____ PASSAGE PROVIDED
In a press release of June 1 2017, Social Housing Minister Amy Adams claimed her Government was “planning to increase the number of social houses from 66,000 today to 72,000 over the next three years.” A closer scrutiny of such a claim suggests that it is at best fanciful and at worse misleading. Over the past month the Government has made other somewhat extravagant claims over its commitment to housing. These claims are perhaps part of a Government strategy to assuage New Zealanders’ growing concern over the housing crisis by throwing a few large numbers at them in order to create the impression that something is being done.
Firstly there was the audacious claim made by Ms Adams on May 16 that Government was to build 34,000 new houses in Auckland over the next ten years. This number included 13,500 social housing units – although to achieve that and to release Crown land for private developers 8,300 existing state houses would be demolished. In other words a net gain of 5,200 social housing units, which – if it does eventuate – will be a very useful contribution to Auckland’s existing state housing stock of around 29,000 units.
Of the remaining 20,500 new houses to be built or rather facilitated by Government, Ms Adams has promised that at least 20% will be affordable – which means selling for less than $650,000. This suggests that around 16,000 houses will be sold onto the open market most likely at the expense of 16,000 houses that otherwise would have been supplied by private developers elsewhere in Auckland. The net gain in Auckland’s housing stock from the Government demolishing almost one third of the region’s state housing will be fewer than 10,000 units over ten years. But the 34,000 figure will stick in the public’s mind and this is what matters.
________
____ DATASET ROWS
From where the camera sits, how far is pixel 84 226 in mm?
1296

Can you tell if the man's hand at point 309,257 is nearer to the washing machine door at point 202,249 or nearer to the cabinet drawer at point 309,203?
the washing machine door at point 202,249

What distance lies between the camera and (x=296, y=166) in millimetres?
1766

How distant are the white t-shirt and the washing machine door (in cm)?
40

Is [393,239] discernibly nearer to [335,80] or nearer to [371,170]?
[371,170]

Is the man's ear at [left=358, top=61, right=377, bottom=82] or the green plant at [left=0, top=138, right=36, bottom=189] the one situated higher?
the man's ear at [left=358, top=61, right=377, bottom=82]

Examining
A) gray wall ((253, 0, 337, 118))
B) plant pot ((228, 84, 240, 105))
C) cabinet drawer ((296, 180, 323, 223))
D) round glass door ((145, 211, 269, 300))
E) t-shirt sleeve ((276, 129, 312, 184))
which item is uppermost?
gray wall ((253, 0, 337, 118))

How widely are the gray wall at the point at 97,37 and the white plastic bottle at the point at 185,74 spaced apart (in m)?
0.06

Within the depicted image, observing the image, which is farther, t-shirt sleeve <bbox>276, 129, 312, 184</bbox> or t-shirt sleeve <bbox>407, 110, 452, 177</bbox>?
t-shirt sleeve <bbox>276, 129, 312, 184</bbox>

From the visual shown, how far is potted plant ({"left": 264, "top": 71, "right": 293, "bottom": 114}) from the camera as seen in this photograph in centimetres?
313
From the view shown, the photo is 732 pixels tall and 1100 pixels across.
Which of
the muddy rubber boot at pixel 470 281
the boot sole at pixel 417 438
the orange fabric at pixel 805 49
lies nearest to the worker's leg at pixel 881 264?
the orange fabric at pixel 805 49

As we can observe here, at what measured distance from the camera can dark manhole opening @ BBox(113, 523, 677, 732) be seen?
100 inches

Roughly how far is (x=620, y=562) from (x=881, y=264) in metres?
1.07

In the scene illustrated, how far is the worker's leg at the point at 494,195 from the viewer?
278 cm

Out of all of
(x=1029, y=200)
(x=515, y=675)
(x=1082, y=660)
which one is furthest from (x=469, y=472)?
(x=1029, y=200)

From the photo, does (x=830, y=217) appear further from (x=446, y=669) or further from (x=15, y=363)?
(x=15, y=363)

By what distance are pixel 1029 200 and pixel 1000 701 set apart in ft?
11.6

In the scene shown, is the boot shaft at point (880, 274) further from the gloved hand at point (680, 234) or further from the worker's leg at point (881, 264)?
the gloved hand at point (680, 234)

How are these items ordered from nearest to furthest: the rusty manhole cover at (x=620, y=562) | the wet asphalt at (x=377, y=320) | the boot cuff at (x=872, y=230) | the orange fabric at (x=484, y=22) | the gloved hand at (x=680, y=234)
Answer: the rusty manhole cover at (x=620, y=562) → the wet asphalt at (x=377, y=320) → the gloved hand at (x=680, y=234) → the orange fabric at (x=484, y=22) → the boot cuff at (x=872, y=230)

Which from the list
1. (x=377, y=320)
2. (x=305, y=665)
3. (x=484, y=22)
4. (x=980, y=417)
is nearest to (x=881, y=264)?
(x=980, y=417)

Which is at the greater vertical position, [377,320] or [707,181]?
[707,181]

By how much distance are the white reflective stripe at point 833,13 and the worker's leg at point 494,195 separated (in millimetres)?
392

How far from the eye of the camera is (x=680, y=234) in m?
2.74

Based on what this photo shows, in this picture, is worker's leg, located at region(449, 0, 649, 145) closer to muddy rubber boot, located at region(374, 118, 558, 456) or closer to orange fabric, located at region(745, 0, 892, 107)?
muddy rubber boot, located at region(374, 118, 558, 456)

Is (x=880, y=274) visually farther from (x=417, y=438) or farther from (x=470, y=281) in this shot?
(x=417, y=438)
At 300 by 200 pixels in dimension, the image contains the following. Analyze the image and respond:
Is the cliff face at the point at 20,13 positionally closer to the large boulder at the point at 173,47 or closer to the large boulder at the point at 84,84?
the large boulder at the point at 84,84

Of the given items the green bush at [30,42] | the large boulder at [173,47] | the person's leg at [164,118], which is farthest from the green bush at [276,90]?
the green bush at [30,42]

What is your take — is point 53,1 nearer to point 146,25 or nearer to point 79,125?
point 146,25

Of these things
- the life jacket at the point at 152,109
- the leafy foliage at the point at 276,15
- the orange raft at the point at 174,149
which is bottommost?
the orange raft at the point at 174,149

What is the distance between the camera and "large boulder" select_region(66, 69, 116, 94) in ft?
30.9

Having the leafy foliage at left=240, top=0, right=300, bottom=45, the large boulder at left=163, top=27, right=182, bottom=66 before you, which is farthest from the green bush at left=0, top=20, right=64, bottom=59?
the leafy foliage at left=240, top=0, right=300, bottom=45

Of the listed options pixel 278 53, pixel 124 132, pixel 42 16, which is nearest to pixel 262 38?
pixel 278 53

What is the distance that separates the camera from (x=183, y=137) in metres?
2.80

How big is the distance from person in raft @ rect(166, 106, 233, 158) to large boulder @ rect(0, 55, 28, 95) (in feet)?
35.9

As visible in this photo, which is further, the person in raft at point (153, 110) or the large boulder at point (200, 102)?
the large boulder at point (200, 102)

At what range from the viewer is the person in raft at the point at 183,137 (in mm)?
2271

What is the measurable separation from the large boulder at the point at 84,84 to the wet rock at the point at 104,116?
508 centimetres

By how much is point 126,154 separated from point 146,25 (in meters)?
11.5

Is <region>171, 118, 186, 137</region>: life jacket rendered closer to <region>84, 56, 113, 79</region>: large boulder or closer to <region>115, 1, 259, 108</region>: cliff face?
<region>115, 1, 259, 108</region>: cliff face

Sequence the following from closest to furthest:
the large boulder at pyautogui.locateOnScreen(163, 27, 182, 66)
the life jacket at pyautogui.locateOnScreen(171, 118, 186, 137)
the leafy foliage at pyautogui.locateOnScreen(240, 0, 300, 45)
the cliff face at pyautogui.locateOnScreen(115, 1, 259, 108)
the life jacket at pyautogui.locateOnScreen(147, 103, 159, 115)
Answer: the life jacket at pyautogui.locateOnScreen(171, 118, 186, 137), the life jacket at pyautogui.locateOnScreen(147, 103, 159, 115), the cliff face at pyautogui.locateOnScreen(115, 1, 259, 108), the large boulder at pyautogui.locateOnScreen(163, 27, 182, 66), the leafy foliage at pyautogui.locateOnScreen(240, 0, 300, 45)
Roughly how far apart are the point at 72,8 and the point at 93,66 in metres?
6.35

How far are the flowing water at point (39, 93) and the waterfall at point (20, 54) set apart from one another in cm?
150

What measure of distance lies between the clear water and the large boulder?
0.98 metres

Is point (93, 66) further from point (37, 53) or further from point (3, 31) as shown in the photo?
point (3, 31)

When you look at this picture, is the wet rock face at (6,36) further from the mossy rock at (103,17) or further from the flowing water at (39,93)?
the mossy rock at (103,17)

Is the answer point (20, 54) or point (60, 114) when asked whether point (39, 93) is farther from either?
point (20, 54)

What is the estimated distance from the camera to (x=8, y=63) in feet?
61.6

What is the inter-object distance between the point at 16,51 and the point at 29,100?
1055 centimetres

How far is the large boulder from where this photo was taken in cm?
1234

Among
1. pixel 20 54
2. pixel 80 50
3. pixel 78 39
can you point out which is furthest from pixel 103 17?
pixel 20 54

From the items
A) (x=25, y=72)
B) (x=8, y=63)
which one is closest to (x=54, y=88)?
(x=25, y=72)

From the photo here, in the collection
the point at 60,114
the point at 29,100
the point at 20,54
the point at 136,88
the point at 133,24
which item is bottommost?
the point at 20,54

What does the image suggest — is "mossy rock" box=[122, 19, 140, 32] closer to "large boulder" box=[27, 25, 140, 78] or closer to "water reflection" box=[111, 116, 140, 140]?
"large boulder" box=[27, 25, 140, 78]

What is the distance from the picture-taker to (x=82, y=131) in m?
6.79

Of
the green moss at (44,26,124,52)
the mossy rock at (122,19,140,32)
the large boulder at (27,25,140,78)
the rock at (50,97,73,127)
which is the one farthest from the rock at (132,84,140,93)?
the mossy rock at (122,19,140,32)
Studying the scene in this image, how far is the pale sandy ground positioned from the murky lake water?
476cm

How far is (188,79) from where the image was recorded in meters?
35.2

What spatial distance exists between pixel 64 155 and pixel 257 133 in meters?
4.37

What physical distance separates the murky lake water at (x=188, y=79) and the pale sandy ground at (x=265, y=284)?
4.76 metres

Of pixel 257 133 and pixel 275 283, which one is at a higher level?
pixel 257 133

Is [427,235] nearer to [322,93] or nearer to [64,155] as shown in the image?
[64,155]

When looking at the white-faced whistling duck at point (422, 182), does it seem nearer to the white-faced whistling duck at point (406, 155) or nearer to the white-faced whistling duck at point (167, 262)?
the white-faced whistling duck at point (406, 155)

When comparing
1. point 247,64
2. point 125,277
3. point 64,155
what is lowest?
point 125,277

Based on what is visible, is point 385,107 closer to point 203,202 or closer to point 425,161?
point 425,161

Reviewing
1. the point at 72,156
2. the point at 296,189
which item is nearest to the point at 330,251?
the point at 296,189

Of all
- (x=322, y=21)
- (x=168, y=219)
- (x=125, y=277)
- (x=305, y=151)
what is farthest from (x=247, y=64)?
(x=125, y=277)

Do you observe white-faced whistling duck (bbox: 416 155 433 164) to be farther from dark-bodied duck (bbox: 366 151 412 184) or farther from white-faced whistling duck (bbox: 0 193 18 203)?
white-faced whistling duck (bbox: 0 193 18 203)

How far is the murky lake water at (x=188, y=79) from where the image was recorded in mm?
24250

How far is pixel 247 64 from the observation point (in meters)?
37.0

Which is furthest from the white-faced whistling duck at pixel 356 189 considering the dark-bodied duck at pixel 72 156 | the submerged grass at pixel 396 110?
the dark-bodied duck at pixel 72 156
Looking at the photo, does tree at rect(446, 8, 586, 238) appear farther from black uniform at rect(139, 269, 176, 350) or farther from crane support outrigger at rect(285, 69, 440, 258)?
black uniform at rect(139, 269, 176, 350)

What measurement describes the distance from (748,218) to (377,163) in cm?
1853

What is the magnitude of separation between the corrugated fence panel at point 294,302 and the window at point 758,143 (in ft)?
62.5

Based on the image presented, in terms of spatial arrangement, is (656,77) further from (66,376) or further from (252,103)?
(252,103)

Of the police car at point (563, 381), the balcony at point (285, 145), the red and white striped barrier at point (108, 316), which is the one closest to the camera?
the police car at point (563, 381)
________
**EXERCISE INSTRUCTIONS**
Please reproduce the passage on New Zealand social housing above word for word, from "Of the remaining" up to and including "is what matters.".

**RESPONSE FOR THIS EXERCISE**
Of the remaining 20,500 new houses to be built or rather facilitated by Government, Ms Adams has promised that at least 20% will be affordable – which means selling for less than $650,000. This suggests that around 16,000 houses will be sold onto the open market most likely at the expense of 16,000 houses that otherwise would have been supplied by private developers elsewhere in Auckland. The net gain in Auckland’s housing stock from the Government demolishing almost one third of the region’s state housing will be fewer than 10,000 units over ten years. But the 34,000 figure will stick in the public’s mind and this is what matters.